Small Steps and a Long Way to Go

University of Southern Denmark Kolding, Denmark

Airway inflammation and remodeling are present in children and adults with asthma of every severity. Are these phenomena linked to long-term clinical outcomes of asthma, such as progressive loss of lung function and progression of clinical disease in some or all patients? Can their progression be modified by treatment or other interventions? These questions are addressed in this issue of the Journal by Covar and coworkers (pp. 234–241) (1) in a post-hoc analysis of individual declines in lung functions of 990 patients who participated in a long-term asthma trial (2–4).

With respect to progressive loss of lung function, Covar and coworkers found a small, non-significant 0.9% decline in post-bronchodilator FEV₁% predicted over 4 years for the whole population (1), whereas post-bronchodilator FEV₁/FVC ratios decreased by 1.7% in the placebo group (2). At first glance, this finding suggests that decline in lung function is not a problem in children with mild asthma. This generalization, however, may be inappropriate and an oversimplification. In 7,000 patients (3,000 between 5 and 15 years) with newly diagnosed, mild asthma, Pauwels and coworkers (5) found the following 3-year declines in post-bronchodilator FEV₁ in the placebo group: 2.3% in 6- to 10-year-olds, 0.4% in 11- to 18-year-olds, and 3.6% in an adult group. The declines were highly significant in the younger and older age groups, but not in the 11- to 18-year-olds. Other investigators have also reported significant declines in both pre- and post-bronchodilator lung functions in children with mild and moderate asthma treated with salmeterol (6) and placebo (7). In the latter study the decline seemed more marked in lung function parameters reflecting the more peripheral airways. Moreover, several cohort studies and cross-sectional studies in children and adults suggest that over time, groups of patients with asthma lose lung function at a greater rate than do subjects without asthma (4, 8–10). This decline may be more marked early in the disease (11) and in patients with more severe asthma (8, 12). The discrepancy between these findings and those reported by Covar and coworkers (1) is not known. Close examination of their data suggests two possible explanations.

One, differences in asthma duration: Covar and coworkers (1) found that short duration of asthma was associated with greater decline in lung function. All patients in the study by Pauwels and coworkers (5) had a very short duration of asthma. This was not the case for the patients of Covar and coworkers.
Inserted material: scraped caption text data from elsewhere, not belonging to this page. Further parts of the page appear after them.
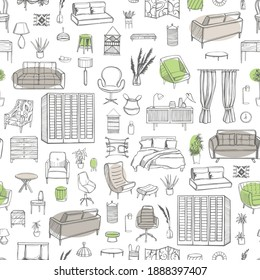 Furniture, lamps and plants for the home. Vector  seamless pattern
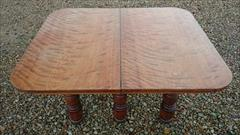 Satin birch antique dining table5.jpg
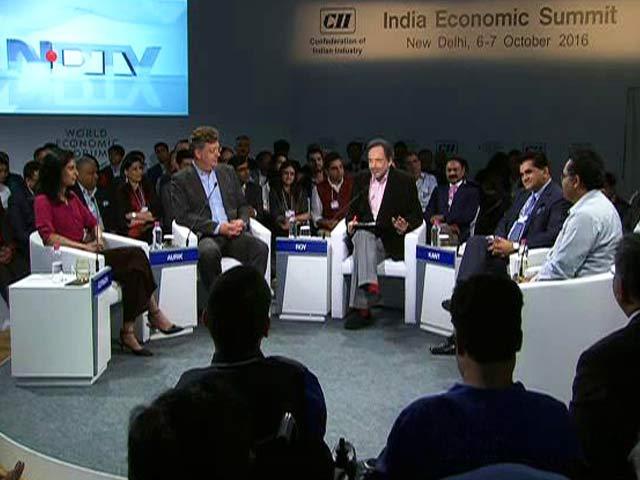 Video : Prannoy Roy Talks to Gita Gopinath, Amitabh Kant on What Next For India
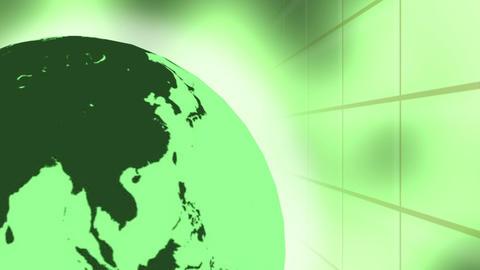 Global revolution Stock Video Footage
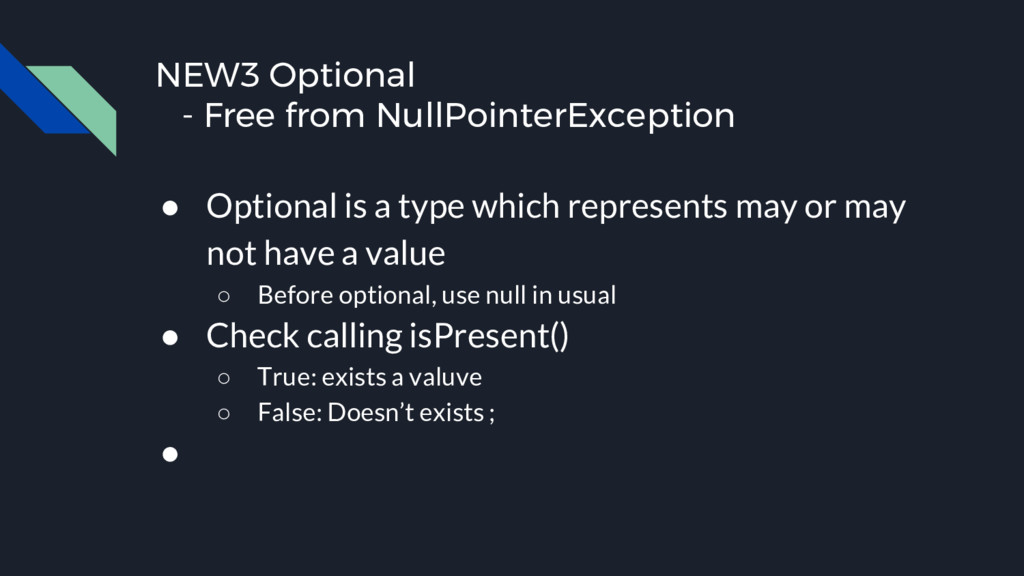 NEW3 Optional - Free from NullPointerException ...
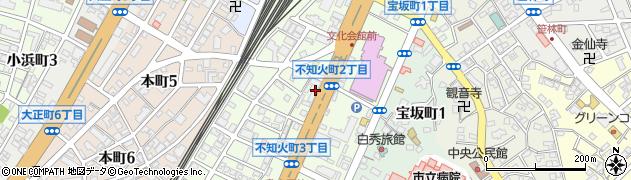 福岡県大牟田市不知火町2丁目 住所一覧から地図を検索 マピオン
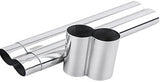 2 Cigar Tube, Stainless - CT2-S - Cigar Manor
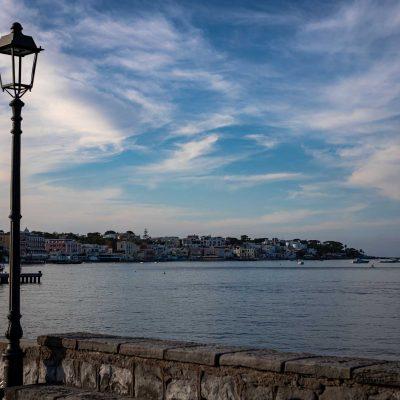 Ischia, veduta dal Ponte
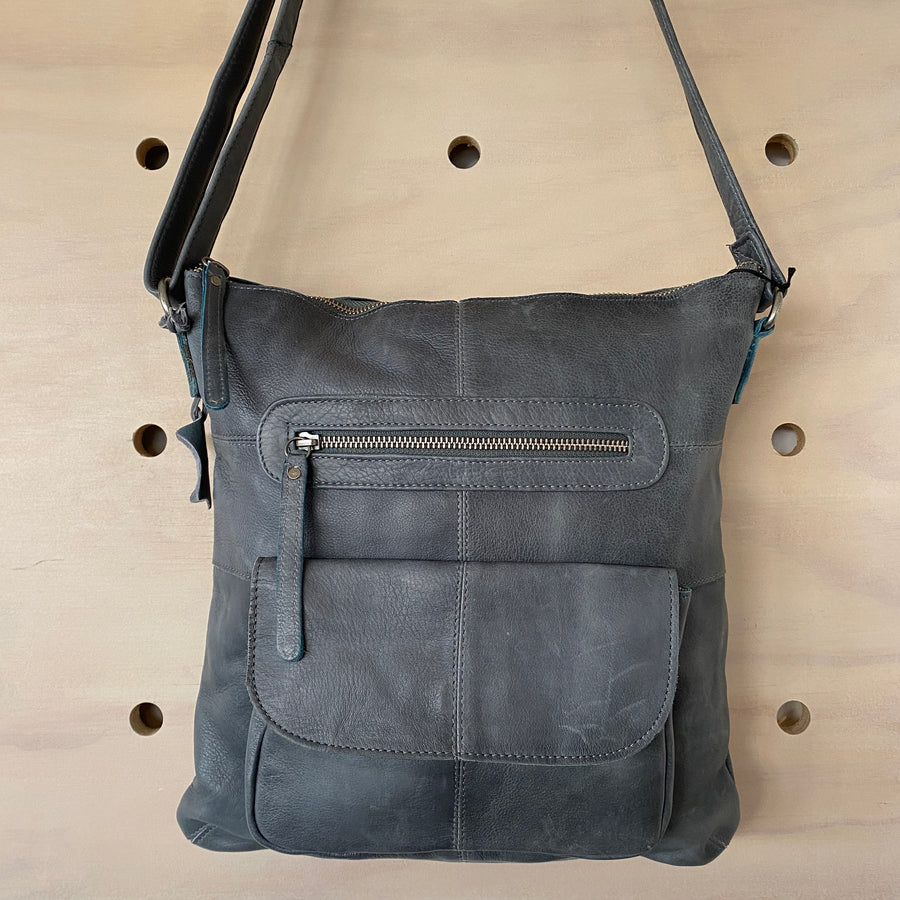 Leather Bag - Carolina Steel Grey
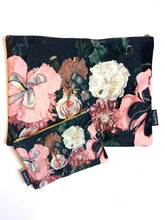 Velvet Makeup Bags and Pouch - Pink Poppy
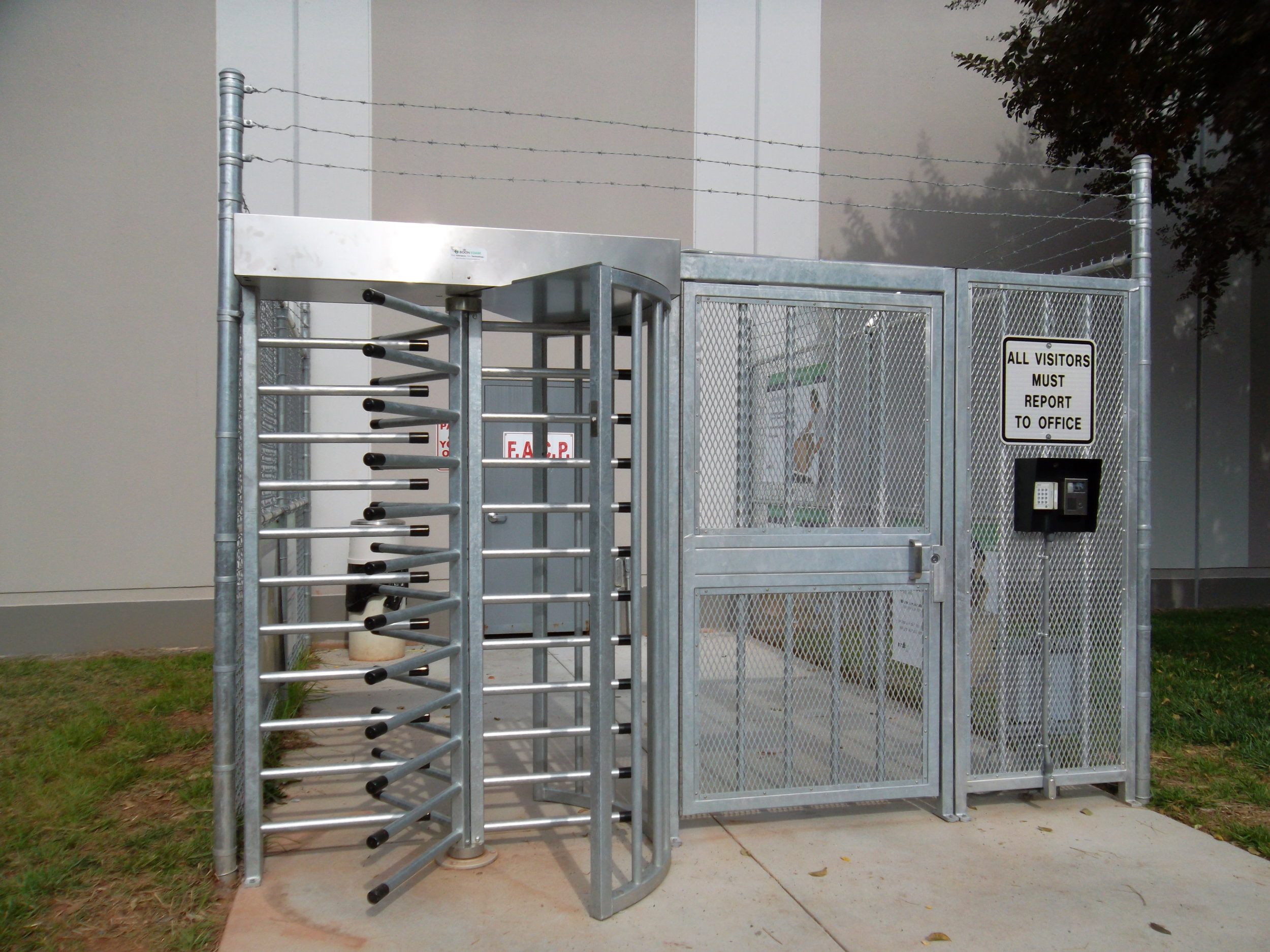 Full height turnstiles (1).jpg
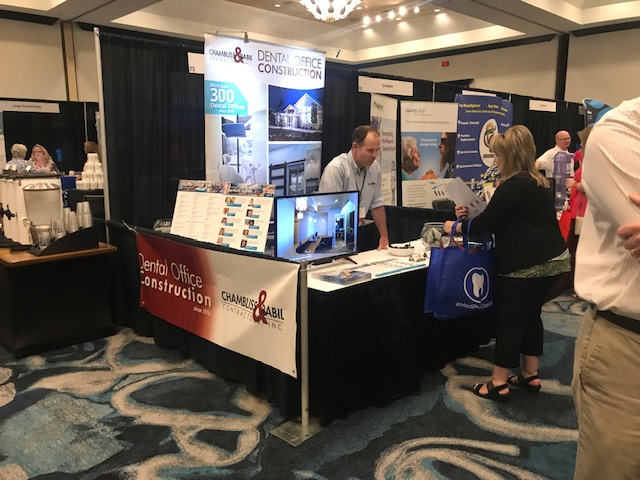 NC Dental Show 2019 Booth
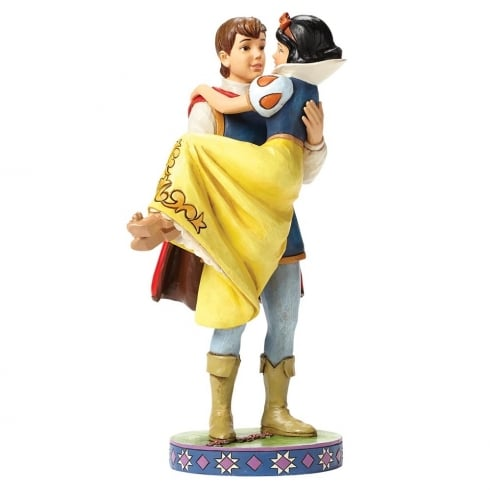 Disney Traditions Happily Ever After Snow White and Prince Figurine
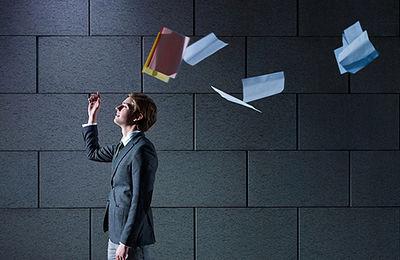 Запись в трудовой – увольнение по собственному желанию, образец 2019 года, по инициативе работника, уволить директора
Two, differences in age: The mean age at study entry of the patients in the analysis by Covar and coworkers (1) was 9.5 years. So age-wise their patients resembled the 11- to 17-year-olds in the study by Pauwels and coworkers in whom no significant decline in post-bronchodilator FEV₁ was seen (5). The finding by Covar and coworkers (1) that young age (< 9 years) was associated with increased decline in lung function supports this explanation. It is not known why the findings in adolescents should be different from other age groups. During puberty, the relationship between height and lung functions is more complex than in other periods of life and assessment of FEV₁% predicted may not be as suitable a measure as in other ages (13, 14). So, more studies are needed in pubertal children before conclusions from these age groups can be generalized to other age groups.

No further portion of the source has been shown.